◆ TASK TO CARRY OUT ◆
Rewrite the data below with "furthest" replaced by "farthest" and all other text left unchanged.

◆ DATA FOR PROCESSING ◆
(begin)
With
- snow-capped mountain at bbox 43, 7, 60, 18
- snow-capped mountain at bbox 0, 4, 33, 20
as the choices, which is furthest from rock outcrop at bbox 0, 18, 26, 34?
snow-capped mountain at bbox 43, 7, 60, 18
(end)
◆ OUTPUT OF THE TASK ◆
With
- snow-capped mountain at bbox 43, 7, 60, 18
- snow-capped mountain at bbox 0, 4, 33, 20
as the choices, which is farthest from rock outcrop at bbox 0, 18, 26, 34?
snow-capped mountain at bbox 43, 7, 60, 18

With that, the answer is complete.